William H. Knapp III

You will not be able to submit your work for credit, because you are not logged in. Log in!

This homework was due on Monday, December 10 at 06:00 a.m. Turkish time. Late submissions receive half credit.

By checking the box below, you certify that the answers you will submit here represent your own work.

1. For this homework, you're going to analyze data about the class' performance on homework and exams. The data contain a lot of different variables. I encourage you to use str to take a look at the data. stud contains a number linking students to their various scores. hw1-hw26 contains the scores students got on the homework assignments up to this point. t1 and t2 are the test scores for the first and second exams. hwavg contains the mean score for the 26 assignments. submissions contains the number of times students have submitted homework.

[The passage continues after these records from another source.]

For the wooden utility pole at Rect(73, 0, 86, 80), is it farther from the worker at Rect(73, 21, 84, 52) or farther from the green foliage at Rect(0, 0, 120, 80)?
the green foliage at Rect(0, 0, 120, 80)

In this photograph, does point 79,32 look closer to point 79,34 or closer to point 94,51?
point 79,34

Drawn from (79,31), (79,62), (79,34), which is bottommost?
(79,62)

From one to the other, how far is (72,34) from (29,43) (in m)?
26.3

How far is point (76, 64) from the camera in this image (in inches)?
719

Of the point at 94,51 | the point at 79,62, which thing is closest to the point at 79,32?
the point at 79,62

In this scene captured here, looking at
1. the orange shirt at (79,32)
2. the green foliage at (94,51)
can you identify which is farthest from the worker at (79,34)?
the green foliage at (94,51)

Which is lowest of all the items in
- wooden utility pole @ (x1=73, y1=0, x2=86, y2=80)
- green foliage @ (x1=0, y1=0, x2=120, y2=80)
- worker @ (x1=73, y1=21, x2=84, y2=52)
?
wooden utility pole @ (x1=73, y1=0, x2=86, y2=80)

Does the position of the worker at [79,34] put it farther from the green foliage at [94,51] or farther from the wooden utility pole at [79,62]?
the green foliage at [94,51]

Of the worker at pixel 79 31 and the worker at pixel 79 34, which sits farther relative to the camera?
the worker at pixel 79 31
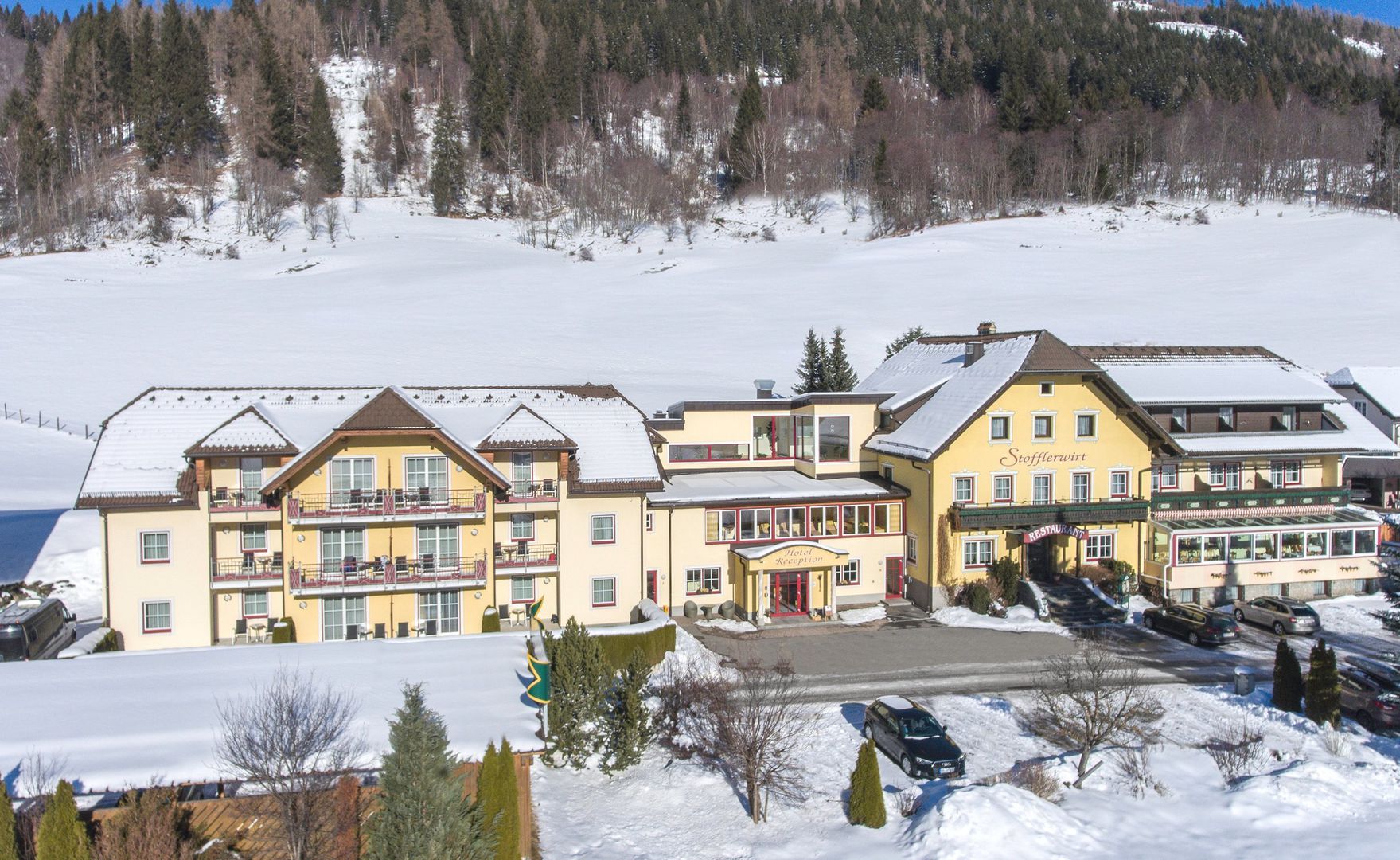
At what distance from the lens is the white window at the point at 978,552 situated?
3841 centimetres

Finally, hwcompleted contains the number of homework assignments that students completed (i.e. homework that they submitted regardless of the score they received.)
What's the covariance for the first and second tests?

2. What's the correlation for the first and second tests?
When doing correlations, I encourage you to use scatterplots to visualize the data. Visualizing the data will help you to understand the relationship better and allow you to develop an intuitive sense for what different correlations look like. To visualize the data, use plot(your_independent_variable, your_dependent_variable)
We'll see how to test the correlations later, but the correlation you'll find if you do it correctly is highly significant.

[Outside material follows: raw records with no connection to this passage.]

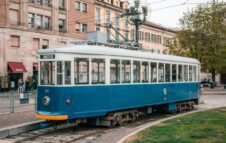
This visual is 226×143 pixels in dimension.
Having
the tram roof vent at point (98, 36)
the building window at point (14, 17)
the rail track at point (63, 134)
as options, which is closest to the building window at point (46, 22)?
the building window at point (14, 17)

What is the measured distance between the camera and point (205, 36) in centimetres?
5603

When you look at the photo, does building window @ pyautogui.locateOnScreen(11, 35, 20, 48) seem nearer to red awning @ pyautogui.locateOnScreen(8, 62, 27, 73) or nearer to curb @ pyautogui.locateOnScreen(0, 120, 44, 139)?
red awning @ pyautogui.locateOnScreen(8, 62, 27, 73)

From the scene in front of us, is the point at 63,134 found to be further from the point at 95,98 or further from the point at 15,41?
the point at 15,41

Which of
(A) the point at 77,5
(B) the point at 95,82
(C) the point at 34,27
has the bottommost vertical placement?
(B) the point at 95,82

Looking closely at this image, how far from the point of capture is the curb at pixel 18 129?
13.8m

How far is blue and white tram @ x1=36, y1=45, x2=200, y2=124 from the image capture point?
1440cm

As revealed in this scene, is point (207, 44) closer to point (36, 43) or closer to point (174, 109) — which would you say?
point (36, 43)

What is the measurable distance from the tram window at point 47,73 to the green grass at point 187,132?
11.8 ft

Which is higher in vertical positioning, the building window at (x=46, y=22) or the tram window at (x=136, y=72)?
the building window at (x=46, y=22)

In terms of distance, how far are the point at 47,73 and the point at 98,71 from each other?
188 cm

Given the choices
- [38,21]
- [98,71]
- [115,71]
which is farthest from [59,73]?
[38,21]

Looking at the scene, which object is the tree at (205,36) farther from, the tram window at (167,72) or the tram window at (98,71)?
the tram window at (98,71)

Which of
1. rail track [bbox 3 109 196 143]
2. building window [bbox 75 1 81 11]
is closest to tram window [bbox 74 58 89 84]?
rail track [bbox 3 109 196 143]

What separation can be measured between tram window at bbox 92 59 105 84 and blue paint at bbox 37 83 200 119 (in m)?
0.23
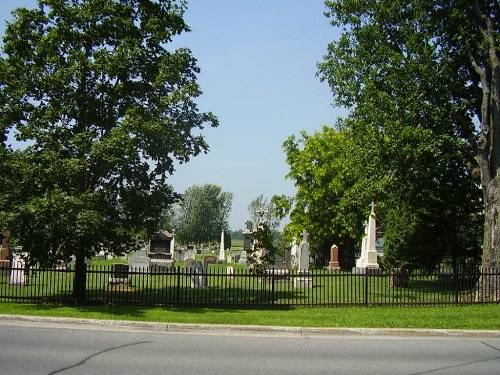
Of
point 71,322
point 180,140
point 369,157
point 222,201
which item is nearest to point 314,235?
point 369,157

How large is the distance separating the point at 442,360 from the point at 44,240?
10.3 meters

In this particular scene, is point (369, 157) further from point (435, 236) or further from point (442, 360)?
point (442, 360)

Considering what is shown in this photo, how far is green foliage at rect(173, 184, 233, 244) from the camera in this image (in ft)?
317

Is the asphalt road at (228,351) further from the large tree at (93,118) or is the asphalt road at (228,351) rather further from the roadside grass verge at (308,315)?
the large tree at (93,118)

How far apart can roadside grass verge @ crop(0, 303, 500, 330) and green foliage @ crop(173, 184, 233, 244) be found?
79.8m

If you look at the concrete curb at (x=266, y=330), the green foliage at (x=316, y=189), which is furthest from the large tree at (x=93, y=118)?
the green foliage at (x=316, y=189)

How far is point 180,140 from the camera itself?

3. What's the covariance of the mean homework scores and the second test?

4. What's the correlation between the mean homework scores and the second test?
This correlation is also highly significant.

5. What's the covariance of the number of homework submissions and the second test?

6. What's the correlation between the number of homework submissions and the second test?
This correlation is also highly significant.

7. What's the covariance of the number of completed homework assignments and the second test?

8. What's the correlation between the number of completed homework assignments and the second test?
This correlation is also highly significant.

9. When analyzing data, it is often common to exclude highly atypical scores that might exert undue influence on the results. Let's do a box plot to see if there are any outliers. To create a box plot type in boxplot(whatever_your_test_2_variable_name_is) and use whatever your test 2 variable name is in place of whatever_your_test_2_variable_name_is.
If you attached the data, you can just use the following:
boxplot(t2)
How many outliers are identified by the box plot?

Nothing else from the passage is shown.